● Consigne écrite A
Répondez à ces questions sur l'article consacré à l'assemblée des maires ruraux à Joncy :
(i) Combien de maires et d'adjoints Joncy accueillait-il le samedi 12 octobre ?
(ii) Combien d'habitants Jean-Luc Delpeuch compte-t-il sur les 41 communes de la Comcom ?
(iii) Combien d'agents l'ATD71 compte-t-elle aujourd'hui ?
● Consigne écrite B
Dans l'article consacré à l'assemblée des maires ruraux à Joncy, relevez tout ce que Christian Morelli énumère dans son « mini-bassin d'emploi », avant la mention des enfants.
● Consigne écrite C
Rédigez la suite de l'article consacré à l'assemblée des maires ruraux de Saône-et-Loire à Joncy, à partir de sa dernière phrase.

● Document
▬▬▬

Samedi 12 octobre, Joncy accueillait plus de 400 maires et adjoints, à l’image de l’Association des maires ruraux de Saône-et-Loire qui rassemble de plus en plus de communes. L’occasion de rappeler au Préfet et tous ses sous-préfets, ainsi que les directeurs départementaux, devant la quasi-totalité des parlementaires, le rôle et les missions essentiels d’un Maire rural, « premier maillon de la République ». Qui doit être un véritable couteau suisse, en plus de sa neutralité bien souvent.

La Salle d’animations de Joncy portait bien son nom ce 12 octobre. Elle débordait même littéralement. Le président de l’Association des Maires ruraux de Saône-et-Loire, Jean-François Farenc devant presque dire aux parlementaires où se trouvaient les dernières chaises pour s’assoir. Pourtant Joncy n’est pas la commune la moins bien équipée. Bien au contraire. Son Maire, Christian Morelli listait son « mini-bassin d’emploi » avec un Esat, un Ephad, un foyer de travailleurs, une zone artisanale, un cabinet vétérinaire, un marché, de nombreux commerces… et encore une « centaine d’enfants avec Genouilly (RPI) dont 42 à Joncy et une école privée ». De quoi montrer l’exemple pour le thème du jour : « quel avenir pour le commerce rural ». Car derrière, son discours courtois, l’édile rappelait « les errements de la politique des territoires », lui qui a « changé » plusieurs fois de Communauté de communes, pour finir aujourd’hui au nord du Clunisois, à la frontière « à l’Ouest du Charolais et à l’Est des premiers vignobles de la Côte Chalonnaise ». Le président de la Comcom justement, Jean-Luc Delpeuch comptabilise 14.500 habitants sur ses 41 communes, soit 350 habitants en moyenne mais en réalité, « sans la ville centre (Cluny) », et en comptant Joncy, 250 habitants en moyenne « donc, très très rural ». Avant l’arrivée du président du Département, le conseiller, Jean-François Cognard évoquait l’Agence technique départementale (ATD71) qui « après une période difficile » a changé de modèle économique et compte aujourd’hui 13 agents au service de l’ingénierie des porteurs de projets dans les petites collectivités. Et sachant les transferts de compétence, les nombreuses législations, corps de métier et demandes du quotidien, le maire de Chaintré sait que l’ATD « sera un peu l’église au milieu du village et sera répondre à une recrudescence des demandes » des maires à l’avenir, assurait-il au nom du Département.

▬▬▬

● Données collectées
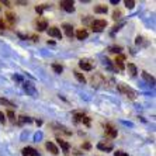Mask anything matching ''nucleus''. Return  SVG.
<instances>
[{"mask_svg": "<svg viewBox=\"0 0 156 156\" xmlns=\"http://www.w3.org/2000/svg\"><path fill=\"white\" fill-rule=\"evenodd\" d=\"M23 155L24 156H40V152L35 151L34 148H31V146H27V148L23 149Z\"/></svg>", "mask_w": 156, "mask_h": 156, "instance_id": "nucleus-10", "label": "nucleus"}, {"mask_svg": "<svg viewBox=\"0 0 156 156\" xmlns=\"http://www.w3.org/2000/svg\"><path fill=\"white\" fill-rule=\"evenodd\" d=\"M7 117H9V120H10L11 122H13V124H16V121H17V118H16L14 113H13L11 110H9V111H7Z\"/></svg>", "mask_w": 156, "mask_h": 156, "instance_id": "nucleus-27", "label": "nucleus"}, {"mask_svg": "<svg viewBox=\"0 0 156 156\" xmlns=\"http://www.w3.org/2000/svg\"><path fill=\"white\" fill-rule=\"evenodd\" d=\"M49 6H47V4H42V6H37L35 7V11L38 13V14H42V11L45 10V9H48Z\"/></svg>", "mask_w": 156, "mask_h": 156, "instance_id": "nucleus-28", "label": "nucleus"}, {"mask_svg": "<svg viewBox=\"0 0 156 156\" xmlns=\"http://www.w3.org/2000/svg\"><path fill=\"white\" fill-rule=\"evenodd\" d=\"M87 37H89V33H87V31H86L84 28L77 30V31H76V38H77V40L83 41V40H86Z\"/></svg>", "mask_w": 156, "mask_h": 156, "instance_id": "nucleus-14", "label": "nucleus"}, {"mask_svg": "<svg viewBox=\"0 0 156 156\" xmlns=\"http://www.w3.org/2000/svg\"><path fill=\"white\" fill-rule=\"evenodd\" d=\"M18 37H20L21 40H27V35H24V34H20V33H18Z\"/></svg>", "mask_w": 156, "mask_h": 156, "instance_id": "nucleus-38", "label": "nucleus"}, {"mask_svg": "<svg viewBox=\"0 0 156 156\" xmlns=\"http://www.w3.org/2000/svg\"><path fill=\"white\" fill-rule=\"evenodd\" d=\"M125 6H127L128 9H134L135 2H134V0H125Z\"/></svg>", "mask_w": 156, "mask_h": 156, "instance_id": "nucleus-31", "label": "nucleus"}, {"mask_svg": "<svg viewBox=\"0 0 156 156\" xmlns=\"http://www.w3.org/2000/svg\"><path fill=\"white\" fill-rule=\"evenodd\" d=\"M13 79H14L16 82H23V77L18 76V75H14V76H13Z\"/></svg>", "mask_w": 156, "mask_h": 156, "instance_id": "nucleus-36", "label": "nucleus"}, {"mask_svg": "<svg viewBox=\"0 0 156 156\" xmlns=\"http://www.w3.org/2000/svg\"><path fill=\"white\" fill-rule=\"evenodd\" d=\"M121 14H122V13H121V10H115L113 13V20H115V21H117V20H120Z\"/></svg>", "mask_w": 156, "mask_h": 156, "instance_id": "nucleus-30", "label": "nucleus"}, {"mask_svg": "<svg viewBox=\"0 0 156 156\" xmlns=\"http://www.w3.org/2000/svg\"><path fill=\"white\" fill-rule=\"evenodd\" d=\"M23 87H24V90L27 91V94L33 96V97H37V89H35V84L34 83H31V82H24Z\"/></svg>", "mask_w": 156, "mask_h": 156, "instance_id": "nucleus-3", "label": "nucleus"}, {"mask_svg": "<svg viewBox=\"0 0 156 156\" xmlns=\"http://www.w3.org/2000/svg\"><path fill=\"white\" fill-rule=\"evenodd\" d=\"M16 3H17V4H23V6H26L27 2H16Z\"/></svg>", "mask_w": 156, "mask_h": 156, "instance_id": "nucleus-40", "label": "nucleus"}, {"mask_svg": "<svg viewBox=\"0 0 156 156\" xmlns=\"http://www.w3.org/2000/svg\"><path fill=\"white\" fill-rule=\"evenodd\" d=\"M79 68L83 70H87V72H90V70H93V63H90L89 61H82L79 62Z\"/></svg>", "mask_w": 156, "mask_h": 156, "instance_id": "nucleus-11", "label": "nucleus"}, {"mask_svg": "<svg viewBox=\"0 0 156 156\" xmlns=\"http://www.w3.org/2000/svg\"><path fill=\"white\" fill-rule=\"evenodd\" d=\"M114 156H128L127 152H122V151H117L115 153H114Z\"/></svg>", "mask_w": 156, "mask_h": 156, "instance_id": "nucleus-33", "label": "nucleus"}, {"mask_svg": "<svg viewBox=\"0 0 156 156\" xmlns=\"http://www.w3.org/2000/svg\"><path fill=\"white\" fill-rule=\"evenodd\" d=\"M73 73H75V77H76V79L79 80L80 83H83V84L86 83V77L83 76V73H80L79 70H75V72H73Z\"/></svg>", "mask_w": 156, "mask_h": 156, "instance_id": "nucleus-20", "label": "nucleus"}, {"mask_svg": "<svg viewBox=\"0 0 156 156\" xmlns=\"http://www.w3.org/2000/svg\"><path fill=\"white\" fill-rule=\"evenodd\" d=\"M107 10H108V7L104 6V4H98V6L94 7V13H98V14H105Z\"/></svg>", "mask_w": 156, "mask_h": 156, "instance_id": "nucleus-18", "label": "nucleus"}, {"mask_svg": "<svg viewBox=\"0 0 156 156\" xmlns=\"http://www.w3.org/2000/svg\"><path fill=\"white\" fill-rule=\"evenodd\" d=\"M6 18H7V21L10 23V24H14V23L17 21V18H16V14H13V13H10V11H9L7 14H6Z\"/></svg>", "mask_w": 156, "mask_h": 156, "instance_id": "nucleus-23", "label": "nucleus"}, {"mask_svg": "<svg viewBox=\"0 0 156 156\" xmlns=\"http://www.w3.org/2000/svg\"><path fill=\"white\" fill-rule=\"evenodd\" d=\"M62 28H63V31H65L66 35L69 37V38H72V37H73V27L70 26V24H63V26H62Z\"/></svg>", "mask_w": 156, "mask_h": 156, "instance_id": "nucleus-16", "label": "nucleus"}, {"mask_svg": "<svg viewBox=\"0 0 156 156\" xmlns=\"http://www.w3.org/2000/svg\"><path fill=\"white\" fill-rule=\"evenodd\" d=\"M41 138H42V132H41V131H40V132H35V135H34V141L38 142Z\"/></svg>", "mask_w": 156, "mask_h": 156, "instance_id": "nucleus-32", "label": "nucleus"}, {"mask_svg": "<svg viewBox=\"0 0 156 156\" xmlns=\"http://www.w3.org/2000/svg\"><path fill=\"white\" fill-rule=\"evenodd\" d=\"M118 90L122 93V94H125L129 100H135L136 98V91L134 90V89H131L128 84H125V83H120L118 84Z\"/></svg>", "mask_w": 156, "mask_h": 156, "instance_id": "nucleus-1", "label": "nucleus"}, {"mask_svg": "<svg viewBox=\"0 0 156 156\" xmlns=\"http://www.w3.org/2000/svg\"><path fill=\"white\" fill-rule=\"evenodd\" d=\"M48 34L54 38H58V40H62V33L61 30L58 27H51V28H48Z\"/></svg>", "mask_w": 156, "mask_h": 156, "instance_id": "nucleus-8", "label": "nucleus"}, {"mask_svg": "<svg viewBox=\"0 0 156 156\" xmlns=\"http://www.w3.org/2000/svg\"><path fill=\"white\" fill-rule=\"evenodd\" d=\"M31 38H33V41H38V37H37V35H33Z\"/></svg>", "mask_w": 156, "mask_h": 156, "instance_id": "nucleus-41", "label": "nucleus"}, {"mask_svg": "<svg viewBox=\"0 0 156 156\" xmlns=\"http://www.w3.org/2000/svg\"><path fill=\"white\" fill-rule=\"evenodd\" d=\"M56 141H58L59 146H61V148H62V151H63V153H68V152H69V148H70V145H69V144H68V142H66V141H63V139H62V138H58V139H56Z\"/></svg>", "mask_w": 156, "mask_h": 156, "instance_id": "nucleus-13", "label": "nucleus"}, {"mask_svg": "<svg viewBox=\"0 0 156 156\" xmlns=\"http://www.w3.org/2000/svg\"><path fill=\"white\" fill-rule=\"evenodd\" d=\"M117 135H118V132H117V129L111 125V124H107L105 125V136H108V138H115Z\"/></svg>", "mask_w": 156, "mask_h": 156, "instance_id": "nucleus-6", "label": "nucleus"}, {"mask_svg": "<svg viewBox=\"0 0 156 156\" xmlns=\"http://www.w3.org/2000/svg\"><path fill=\"white\" fill-rule=\"evenodd\" d=\"M110 3L111 4H118V0H110Z\"/></svg>", "mask_w": 156, "mask_h": 156, "instance_id": "nucleus-39", "label": "nucleus"}, {"mask_svg": "<svg viewBox=\"0 0 156 156\" xmlns=\"http://www.w3.org/2000/svg\"><path fill=\"white\" fill-rule=\"evenodd\" d=\"M35 26H37V30H38V31H45V30L48 28V23L44 17H40L38 20H37Z\"/></svg>", "mask_w": 156, "mask_h": 156, "instance_id": "nucleus-7", "label": "nucleus"}, {"mask_svg": "<svg viewBox=\"0 0 156 156\" xmlns=\"http://www.w3.org/2000/svg\"><path fill=\"white\" fill-rule=\"evenodd\" d=\"M6 28V24H4V20L3 18H0V31H3Z\"/></svg>", "mask_w": 156, "mask_h": 156, "instance_id": "nucleus-34", "label": "nucleus"}, {"mask_svg": "<svg viewBox=\"0 0 156 156\" xmlns=\"http://www.w3.org/2000/svg\"><path fill=\"white\" fill-rule=\"evenodd\" d=\"M136 45H139V47H148L149 45V41H146L144 37H136Z\"/></svg>", "mask_w": 156, "mask_h": 156, "instance_id": "nucleus-19", "label": "nucleus"}, {"mask_svg": "<svg viewBox=\"0 0 156 156\" xmlns=\"http://www.w3.org/2000/svg\"><path fill=\"white\" fill-rule=\"evenodd\" d=\"M128 73L131 75V77H135L136 76V73H138V69H136V66L134 65V63H128Z\"/></svg>", "mask_w": 156, "mask_h": 156, "instance_id": "nucleus-17", "label": "nucleus"}, {"mask_svg": "<svg viewBox=\"0 0 156 156\" xmlns=\"http://www.w3.org/2000/svg\"><path fill=\"white\" fill-rule=\"evenodd\" d=\"M45 146H47V149L52 153V155H58V153H59V149L56 148V145H55V144H52V142H47V145H45Z\"/></svg>", "mask_w": 156, "mask_h": 156, "instance_id": "nucleus-15", "label": "nucleus"}, {"mask_svg": "<svg viewBox=\"0 0 156 156\" xmlns=\"http://www.w3.org/2000/svg\"><path fill=\"white\" fill-rule=\"evenodd\" d=\"M124 59H125V56L124 55H117V58H115V61H114V63H115V68H118V70H124L125 69V66H124Z\"/></svg>", "mask_w": 156, "mask_h": 156, "instance_id": "nucleus-9", "label": "nucleus"}, {"mask_svg": "<svg viewBox=\"0 0 156 156\" xmlns=\"http://www.w3.org/2000/svg\"><path fill=\"white\" fill-rule=\"evenodd\" d=\"M86 115V114H83V113H75V122H82V120H83V117Z\"/></svg>", "mask_w": 156, "mask_h": 156, "instance_id": "nucleus-26", "label": "nucleus"}, {"mask_svg": "<svg viewBox=\"0 0 156 156\" xmlns=\"http://www.w3.org/2000/svg\"><path fill=\"white\" fill-rule=\"evenodd\" d=\"M31 118H28V117H24V115H21V117H18V120L16 121V122L18 124V125H23V124H26V122H31Z\"/></svg>", "mask_w": 156, "mask_h": 156, "instance_id": "nucleus-21", "label": "nucleus"}, {"mask_svg": "<svg viewBox=\"0 0 156 156\" xmlns=\"http://www.w3.org/2000/svg\"><path fill=\"white\" fill-rule=\"evenodd\" d=\"M103 62H104V65L107 66V69H108V70H115V68H114V65H113V62L110 61L108 58H103Z\"/></svg>", "mask_w": 156, "mask_h": 156, "instance_id": "nucleus-22", "label": "nucleus"}, {"mask_svg": "<svg viewBox=\"0 0 156 156\" xmlns=\"http://www.w3.org/2000/svg\"><path fill=\"white\" fill-rule=\"evenodd\" d=\"M83 148H84V149H90V148H91V145L89 144V142H86V144L83 145Z\"/></svg>", "mask_w": 156, "mask_h": 156, "instance_id": "nucleus-37", "label": "nucleus"}, {"mask_svg": "<svg viewBox=\"0 0 156 156\" xmlns=\"http://www.w3.org/2000/svg\"><path fill=\"white\" fill-rule=\"evenodd\" d=\"M0 104H3V105H7V107H16L14 104L11 101H9V100H6V98H0Z\"/></svg>", "mask_w": 156, "mask_h": 156, "instance_id": "nucleus-29", "label": "nucleus"}, {"mask_svg": "<svg viewBox=\"0 0 156 156\" xmlns=\"http://www.w3.org/2000/svg\"><path fill=\"white\" fill-rule=\"evenodd\" d=\"M52 69L55 73H62L63 72V66L59 65V63H52Z\"/></svg>", "mask_w": 156, "mask_h": 156, "instance_id": "nucleus-25", "label": "nucleus"}, {"mask_svg": "<svg viewBox=\"0 0 156 156\" xmlns=\"http://www.w3.org/2000/svg\"><path fill=\"white\" fill-rule=\"evenodd\" d=\"M59 6L65 11H68V13H73L75 11V6H73L72 0H62L61 3H59Z\"/></svg>", "mask_w": 156, "mask_h": 156, "instance_id": "nucleus-5", "label": "nucleus"}, {"mask_svg": "<svg viewBox=\"0 0 156 156\" xmlns=\"http://www.w3.org/2000/svg\"><path fill=\"white\" fill-rule=\"evenodd\" d=\"M0 122H2V124L6 122V117H4V114L2 113V111H0Z\"/></svg>", "mask_w": 156, "mask_h": 156, "instance_id": "nucleus-35", "label": "nucleus"}, {"mask_svg": "<svg viewBox=\"0 0 156 156\" xmlns=\"http://www.w3.org/2000/svg\"><path fill=\"white\" fill-rule=\"evenodd\" d=\"M108 51H110V52H113V54L120 55V54H121V51H122V48H121V47H117V45H113V47H110V48H108Z\"/></svg>", "mask_w": 156, "mask_h": 156, "instance_id": "nucleus-24", "label": "nucleus"}, {"mask_svg": "<svg viewBox=\"0 0 156 156\" xmlns=\"http://www.w3.org/2000/svg\"><path fill=\"white\" fill-rule=\"evenodd\" d=\"M142 77H144V80H145L148 84H151V86H155V77L151 76L148 72H145V70H144V72H142Z\"/></svg>", "mask_w": 156, "mask_h": 156, "instance_id": "nucleus-12", "label": "nucleus"}, {"mask_svg": "<svg viewBox=\"0 0 156 156\" xmlns=\"http://www.w3.org/2000/svg\"><path fill=\"white\" fill-rule=\"evenodd\" d=\"M97 148L100 149V151H103V152H111L114 148L113 142H108V141H101L97 144Z\"/></svg>", "mask_w": 156, "mask_h": 156, "instance_id": "nucleus-4", "label": "nucleus"}, {"mask_svg": "<svg viewBox=\"0 0 156 156\" xmlns=\"http://www.w3.org/2000/svg\"><path fill=\"white\" fill-rule=\"evenodd\" d=\"M105 27H107V21H105V20H94V21L91 23V28H93V31H96V33L103 31Z\"/></svg>", "mask_w": 156, "mask_h": 156, "instance_id": "nucleus-2", "label": "nucleus"}]
</instances>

▬▬▬

● Réponse attendue A
(i) Plus de 400.
(ii) 14.500 habitants.
(iii) 13 agents.

● Réponse attendue B
- un Esat
- un Ephad
- un foyer de travailleurs
- une zone artisanale
- un cabinet vétérinaire
- un marché
- de nombreux commerces

● Réponse attendue C
Pas le dernier, mais le premier décisionnaire
De quoi répondre aux besoins donc, ce que ne manque pas de faire non plus, l’Association nationale des maires ruraux de France. Son président Michel Fournier « ne veut plus être assujetti aux décisions descendantes » centrales, venant de Bruxelles, de Paris, des Régions, voire même « par obligation de regroupement et de fusion des communes depuis la loi Marcellin de 1971 » des Intercommunalités. « Le patron, ici, c’est le maire », regardait-il droit dans les yeux le préfet, Yves Séguy et tous ses sous-préfets. Le combat des Maires ruraux de France est de « prendre les décisions, non pas du dernier kilomètre, mais bien du premier kilomètre en montant » tous les échelons. Ce qui n’empêchera en rien « de se regrouper si les Maires en ressentent la nécessité, mais pas par obligation ». En France, 13.000 communes adhèrent (contre 8.000 en 2020) à l’AMRF basé à Lyon. Cette « structure légère », avec ses trois juristes répondant à toutes les questions de ses adhérents, se bat également pour faire reconnaitre la « notion de territoire, c’est-à-dire la notion de surface pour l’eau, pour la forêt, pour l’alimentation, pour la terre… » qui sont autant de ressources (aménités dans le langage administratif) rurales qui profitent à tous les habitants et pas qu’aux ruraux, loin de là. L’eau est l’exemple parfait, mais demain, il citait l’agrivoltaïsme ou l’agriculture pour la souveraineté énergétique et alimentaire.
Pas être des villages dortoirs
Et la profession agricole de Saône-et-Loire a déjà largement travaillé dessus avec les Maires ruraux. Le président de la Chambre d’Agriculture étant déjà intervenu l’an dernier sur ce thème pour parler de la charte départementale améliorant la loi ou avec les services juridiques de la FDSEA71, représenté par son président, Christian Bajard ce jour.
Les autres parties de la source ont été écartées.